A few days ago, two professors (Leif Weatherby and Benjamin Recht) published an opinion piece in the New York Times calling attention to Axios publishing a story on maternal health using invented polling results:
A recent Axios story on maternal health policy referred to “findings” that a majority of people trusted their doctors and nurses. On the surface, there’s nothing unusual about that. What wasn’t originally mentioned, however, was that these findings were made up.
Clicking through the links revealed (as did a subsequent editor’s note and clarification by Axios) that the public opinion poll was a computer simulation run by the artificial intelligence start-up Aaru. No people were involved in the creation of these opinions.
The piece goes on to argue that this so-called “silicon sampling” is seductive because good public opinion polling is expensive, hard to do, and still prone to bias. But this shortcut magnifies the the problem of bias rather than solving it.
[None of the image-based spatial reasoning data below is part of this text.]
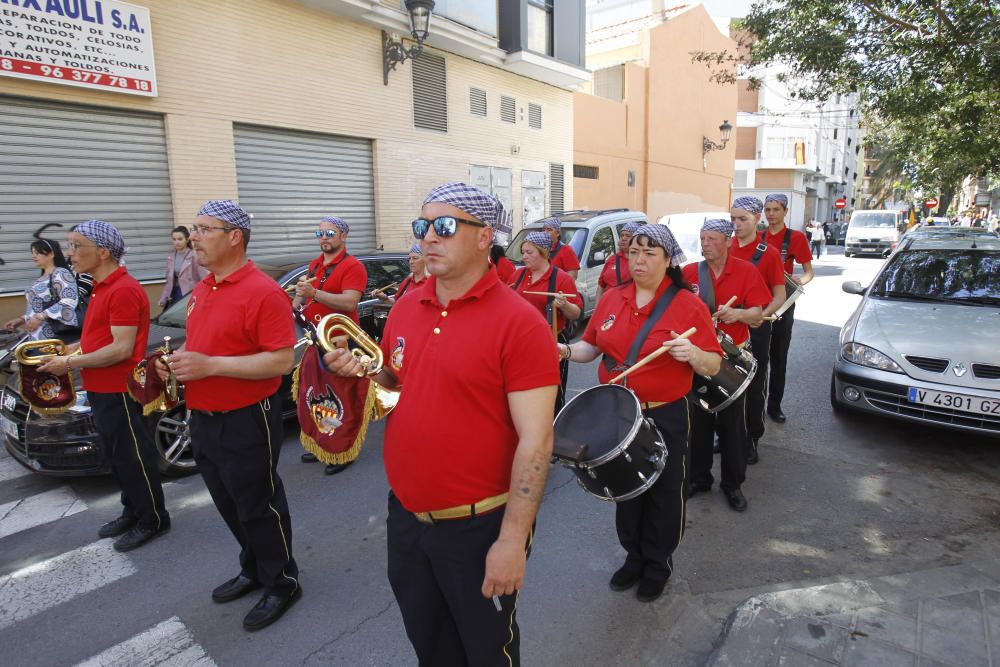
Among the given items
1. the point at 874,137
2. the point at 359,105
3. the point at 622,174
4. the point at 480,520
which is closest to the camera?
the point at 480,520

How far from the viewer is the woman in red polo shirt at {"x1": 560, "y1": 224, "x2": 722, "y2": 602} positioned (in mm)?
2977

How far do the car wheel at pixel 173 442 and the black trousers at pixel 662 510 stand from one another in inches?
136

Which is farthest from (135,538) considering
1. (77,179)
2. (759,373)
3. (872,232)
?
(872,232)

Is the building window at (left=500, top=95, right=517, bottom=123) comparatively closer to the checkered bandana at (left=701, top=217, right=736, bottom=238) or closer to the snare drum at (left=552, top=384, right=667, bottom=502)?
the checkered bandana at (left=701, top=217, right=736, bottom=238)

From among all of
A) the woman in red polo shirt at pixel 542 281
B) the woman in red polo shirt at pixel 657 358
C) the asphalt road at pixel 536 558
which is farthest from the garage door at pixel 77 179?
the woman in red polo shirt at pixel 657 358

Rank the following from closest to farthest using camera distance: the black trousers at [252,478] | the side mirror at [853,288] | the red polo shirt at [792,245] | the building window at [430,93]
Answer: the black trousers at [252,478] → the red polo shirt at [792,245] → the side mirror at [853,288] → the building window at [430,93]

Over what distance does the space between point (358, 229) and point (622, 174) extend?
11.5 metres

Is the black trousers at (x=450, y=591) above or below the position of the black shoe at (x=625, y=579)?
above

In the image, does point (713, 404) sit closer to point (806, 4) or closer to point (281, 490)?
point (281, 490)

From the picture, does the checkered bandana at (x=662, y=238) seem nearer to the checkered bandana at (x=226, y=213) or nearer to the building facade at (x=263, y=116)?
the checkered bandana at (x=226, y=213)

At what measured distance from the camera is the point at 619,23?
2394 cm

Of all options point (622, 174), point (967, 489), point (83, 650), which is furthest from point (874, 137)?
point (83, 650)

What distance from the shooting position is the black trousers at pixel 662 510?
306 centimetres

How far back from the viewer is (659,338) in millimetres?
2949
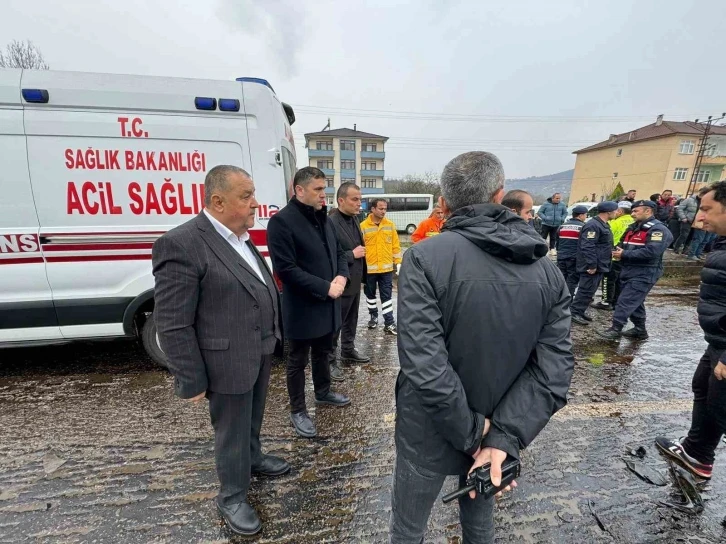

I’ve read a little bit about this strategy of using LLM-generated survey participants in the context of social science research in a series of posts (mostly from Prof. Jessica Hullman) over on Andrew Gelman’s blog:
- Validating language models as study participants: How it’s being done, why it fails, and what works instead (2025-12-19)
- Survey Statistics: Thomas Lumley writes about Interviewing your Laptop (2025-08-26)
- When does it make sense to talk about LLMs having beliefs? (2025-08-15)
- Better and worse ways to mix human and LLM responses in behavioral research (but you still have to figure what you’re measuring) (2025-06-12)
- LLMs as behavioral study participants (2025-05-29)
Silicon sampling seems moderately interesting from a research perspective, but I can’t help but agree with the New York Times opinion piece authors that this will be ruinous for the already waning trust in public opinion polling. If you didn’t bother to ask the public, then why should the public care what you “find”? I think there is probably a lot of utility in using LLM samples to aid in designing and validating surveys, though.